The live online music company MelodyVR announced on Aug. 21 that it was acquiring the music streaming company Napster for $70 million. Yes, that Napster. The same one that, if you are of a certain age, you might have used to download music illegally at the turn of the millennium. It’s business model morphed over the years, but the Napster brand has never actually died. Today, it is a music streaming service with 3 million users.

The original version of Napster burned brightly and briefly. It was created in June 1999 by the brothers Shawn and John Fanning, and founded as a business by Shawn and his friend Sean Parker, later the first president of Facebook. At the time, sharing MP3 files was challenging; the brothers thought they could make sharing a lot easier by giving people access to other users’ hard drives through a peer-to-peer file sharing software.

Napster’s software worked and the application became a global sensation. Never before had people had access to so much free music. Though far fewer people were online in 2000, at its zenith, Napster still had about 70 million users globally (by comparison, Spotify has about 290 million today, after 14 years in operation). Napster gave users access to more than 4 million songs; at some universities, traffic from Napster accounted for about half the total bandwidth.

In 2001, the Recording Industry Association of America, the trade group for the US music industry, sued Napster for facilitating the illegal transfer of copyrighted music. A US court found Napster guilty and told the company that unless it was able to stop that activity on its site, it would have to shut down. Napster couldn’t comply. In June of that year, the company shuttered. Though the original Napster was no more, the software revolutionized the music industry, leading consumers to believe they should have access to whatever music they wanted whenever they wanted, which ultimately led to the rise of subscription streaming apps like Spotify.

It’s been quite a wild ride for the Napster brand since then. After the shutdown, Napster’s brand and logo were acquired by the software maker Roxio at bankruptcy proceeding in 2002. Roxio used the Napster name for their own fledgling streaming service, which was later sold to electronics company Best Buy, who then sold the service to streaming company Rhapsody International. Rhapsody build Napster into a viable streaming company, with $106 million in revenues in 2019.
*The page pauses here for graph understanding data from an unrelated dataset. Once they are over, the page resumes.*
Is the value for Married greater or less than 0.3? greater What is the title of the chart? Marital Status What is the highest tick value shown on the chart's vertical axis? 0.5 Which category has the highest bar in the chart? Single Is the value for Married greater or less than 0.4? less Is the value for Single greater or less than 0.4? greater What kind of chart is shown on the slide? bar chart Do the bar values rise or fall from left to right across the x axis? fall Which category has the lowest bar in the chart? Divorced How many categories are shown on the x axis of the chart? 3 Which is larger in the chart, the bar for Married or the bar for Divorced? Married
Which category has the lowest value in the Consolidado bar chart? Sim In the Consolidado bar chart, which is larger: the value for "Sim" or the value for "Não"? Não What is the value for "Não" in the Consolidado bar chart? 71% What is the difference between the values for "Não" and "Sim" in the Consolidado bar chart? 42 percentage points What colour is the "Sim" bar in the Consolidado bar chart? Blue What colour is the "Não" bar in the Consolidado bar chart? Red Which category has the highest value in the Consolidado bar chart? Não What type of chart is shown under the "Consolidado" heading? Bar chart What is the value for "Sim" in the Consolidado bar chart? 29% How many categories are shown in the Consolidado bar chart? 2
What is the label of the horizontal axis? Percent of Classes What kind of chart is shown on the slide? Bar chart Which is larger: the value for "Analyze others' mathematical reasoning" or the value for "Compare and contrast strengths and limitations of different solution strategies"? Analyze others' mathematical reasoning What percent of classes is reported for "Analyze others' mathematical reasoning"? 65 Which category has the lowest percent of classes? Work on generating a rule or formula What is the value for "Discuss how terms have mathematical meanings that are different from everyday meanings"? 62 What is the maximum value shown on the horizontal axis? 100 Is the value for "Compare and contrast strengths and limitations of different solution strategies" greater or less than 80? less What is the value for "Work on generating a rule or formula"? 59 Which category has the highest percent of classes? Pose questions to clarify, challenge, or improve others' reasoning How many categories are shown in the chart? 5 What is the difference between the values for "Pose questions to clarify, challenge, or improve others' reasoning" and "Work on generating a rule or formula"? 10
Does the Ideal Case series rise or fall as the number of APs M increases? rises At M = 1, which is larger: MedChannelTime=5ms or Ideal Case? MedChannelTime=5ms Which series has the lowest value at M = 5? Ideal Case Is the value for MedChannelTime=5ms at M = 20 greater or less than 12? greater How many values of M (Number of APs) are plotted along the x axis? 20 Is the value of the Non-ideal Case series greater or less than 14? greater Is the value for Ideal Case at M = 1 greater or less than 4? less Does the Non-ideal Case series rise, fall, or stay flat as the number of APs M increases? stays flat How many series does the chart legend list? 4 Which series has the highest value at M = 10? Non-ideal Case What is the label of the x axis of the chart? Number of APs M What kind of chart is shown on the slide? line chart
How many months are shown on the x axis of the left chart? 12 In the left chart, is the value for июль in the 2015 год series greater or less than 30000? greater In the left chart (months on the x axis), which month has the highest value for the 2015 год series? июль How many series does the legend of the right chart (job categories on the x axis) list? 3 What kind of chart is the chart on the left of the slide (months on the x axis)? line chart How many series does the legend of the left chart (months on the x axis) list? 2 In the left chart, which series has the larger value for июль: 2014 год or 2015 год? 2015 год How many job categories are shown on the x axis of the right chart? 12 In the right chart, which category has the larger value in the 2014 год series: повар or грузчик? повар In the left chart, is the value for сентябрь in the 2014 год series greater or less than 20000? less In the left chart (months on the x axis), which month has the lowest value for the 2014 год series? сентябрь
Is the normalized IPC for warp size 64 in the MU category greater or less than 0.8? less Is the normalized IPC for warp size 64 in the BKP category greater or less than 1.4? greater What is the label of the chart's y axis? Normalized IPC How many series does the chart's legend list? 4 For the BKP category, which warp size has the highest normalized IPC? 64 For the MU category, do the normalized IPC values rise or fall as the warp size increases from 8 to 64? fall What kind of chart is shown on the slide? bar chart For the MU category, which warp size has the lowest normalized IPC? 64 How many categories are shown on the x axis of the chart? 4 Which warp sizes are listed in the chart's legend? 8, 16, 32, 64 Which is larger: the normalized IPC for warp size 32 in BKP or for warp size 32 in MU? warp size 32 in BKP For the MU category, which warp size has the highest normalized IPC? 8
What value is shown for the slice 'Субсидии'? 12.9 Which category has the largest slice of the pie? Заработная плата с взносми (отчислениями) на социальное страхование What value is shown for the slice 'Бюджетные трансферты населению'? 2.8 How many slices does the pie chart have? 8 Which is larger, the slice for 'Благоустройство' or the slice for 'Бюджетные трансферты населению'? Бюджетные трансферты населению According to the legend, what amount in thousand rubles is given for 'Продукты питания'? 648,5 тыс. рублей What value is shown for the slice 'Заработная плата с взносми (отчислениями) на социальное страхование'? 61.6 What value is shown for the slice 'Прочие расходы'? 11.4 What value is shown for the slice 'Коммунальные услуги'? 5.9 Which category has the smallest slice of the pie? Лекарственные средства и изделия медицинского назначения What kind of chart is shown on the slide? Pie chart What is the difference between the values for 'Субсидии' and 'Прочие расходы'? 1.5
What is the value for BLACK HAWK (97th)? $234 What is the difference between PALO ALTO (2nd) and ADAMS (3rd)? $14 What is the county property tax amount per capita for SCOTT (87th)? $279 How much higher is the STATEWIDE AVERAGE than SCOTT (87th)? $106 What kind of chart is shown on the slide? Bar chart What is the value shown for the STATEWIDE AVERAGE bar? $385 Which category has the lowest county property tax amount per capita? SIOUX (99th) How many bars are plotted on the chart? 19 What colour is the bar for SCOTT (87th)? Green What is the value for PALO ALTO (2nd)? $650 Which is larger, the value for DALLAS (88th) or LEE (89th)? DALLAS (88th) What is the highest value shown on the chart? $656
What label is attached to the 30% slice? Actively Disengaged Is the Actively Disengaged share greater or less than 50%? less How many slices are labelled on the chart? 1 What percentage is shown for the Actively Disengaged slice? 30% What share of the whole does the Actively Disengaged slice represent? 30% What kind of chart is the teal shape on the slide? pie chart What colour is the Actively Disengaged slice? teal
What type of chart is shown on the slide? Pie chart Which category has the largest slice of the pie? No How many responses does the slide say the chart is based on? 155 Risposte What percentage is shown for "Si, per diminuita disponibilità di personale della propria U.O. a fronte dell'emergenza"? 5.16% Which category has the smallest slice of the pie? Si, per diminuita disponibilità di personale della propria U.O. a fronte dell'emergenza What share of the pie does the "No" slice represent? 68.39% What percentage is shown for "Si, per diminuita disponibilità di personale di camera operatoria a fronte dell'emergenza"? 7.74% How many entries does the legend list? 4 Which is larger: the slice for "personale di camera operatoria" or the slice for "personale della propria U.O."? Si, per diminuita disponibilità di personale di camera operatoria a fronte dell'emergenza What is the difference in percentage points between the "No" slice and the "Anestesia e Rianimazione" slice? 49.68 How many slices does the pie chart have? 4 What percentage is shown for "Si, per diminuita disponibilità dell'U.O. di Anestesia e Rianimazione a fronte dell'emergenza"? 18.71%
MelodyVR’s CEO told Rolling Stone that purchasing the current version of Napster will give the company a chance to compete against Spotify and Apple Music in the music streaming space. Founded in 2018, MelodyVR works with musicians and concert promoter Live Nation to stream concerts that can be watched on virtual reality headsets on phones. The British startup lost over $21 million in 2019, but downloads of its app are 10 times higher this year than last, according to the company. By combining Napster’s music streaming services with its original concert content, MelodyVR may be able to offer a different product than the music streaming giants. At the very least, the Napster name will connect their service with digital music history.